С 1999-го рейтинг одобрения деятельности Владимира Путина колеблется в диапазоне от 60 до 90%. За год перед Болотной он снизился с 80 до 67%. После начала протестов он продолжал снижаться, достигнув минимума в 61% в конце 2013-го. Но на фоне того, что случилось на Украине, одобрение Путина взлетело до рекордных 88–89% в конце 2014-го — середине 2015-го. В момент своей последней победы на выборах в 2018 году Путин пользовался поддержкой 82% россиян. Но к апрелю 2020-го пенсионная реформа спровоцировала падение этого показателя до 59%. Таким образом, рейтинг одобрения Путина снизился сильнее, чем это было накануне Болотной.
В 2019–2020 годах две крупнейшие социологические службы — ФОМ и ВЦИОМ — перестали публиковать рейтинги электоральной поддержки Владимира Путина.
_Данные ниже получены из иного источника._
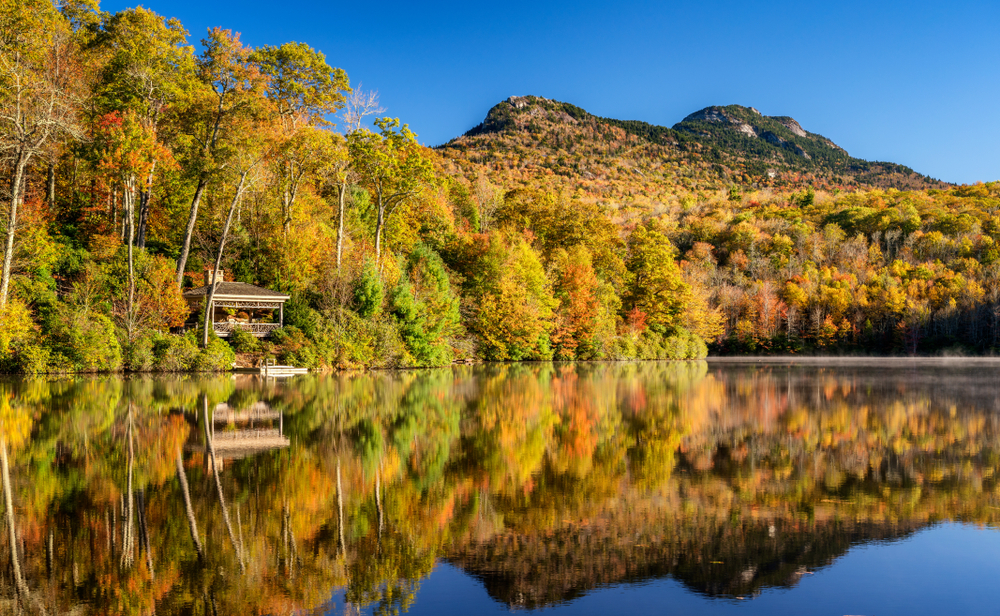 A picture of a lake reflecting Granfather Mountain dressed in the leaves of fall in Boone, North Carolina.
Политолог Михаил Виноградов говорил, что этот отказ был вызван систематическим падением популярности властей: летом 2019 года электоральный рейтинг Путина, по замерам ФОМа, опустился до минимума за все время его президентства — до 43%. Последний год лишь «Левада-центр» (внесенный Минюстом в реестр НКО, выполняющих функции иностранного агента) продолжал замерять электоральные рейтинги президента. Эта служба задает респонденту открытый вопрос про политика, за которого он готов проголосовать. Имя Владимира Путина в ответах за три года стало звучать вдвое реже: 59% в ноябре 2017-го и лишь 25% в мае 2020-го.
В конце года нас ждут парламентские выборы. Что там с партией «Единая Россия»? В 2010 году ее рейтинг, по данным ФОМ, составлял 51%, а накануне Болотной он упал до 43% и продолжал снижаться до 2013-го (39%). Но после присоединения Крыма партийный рейтинг взлетел до 56% (2015), но за год снизился до «болотных» 43% накануне парламентских выборов 2016-го. В 2018-м после пенсионной реформы падение ускорилось — до 31%. Два года он продержался как наклеенный, но к началу 2021-го опустился еще чуть-чуть — до 28%. Как нетрудно заметить, это почти вдвое ниже показателей десятилетней давности, которых в 2011-м хватило для того, чтобы вынудить власти пойти на масштабные корректировки итогов голосования и тем самым спровоцировать массовые протесты. В Москве ситуация для единороссов традиционно хуже, чем по стране в целом. Если в 2018-м 59% россиян признались социологам, что хоть раз в жизни голосовали за ЕР, то в Москве такой ответ дали лишь 47% респондентов.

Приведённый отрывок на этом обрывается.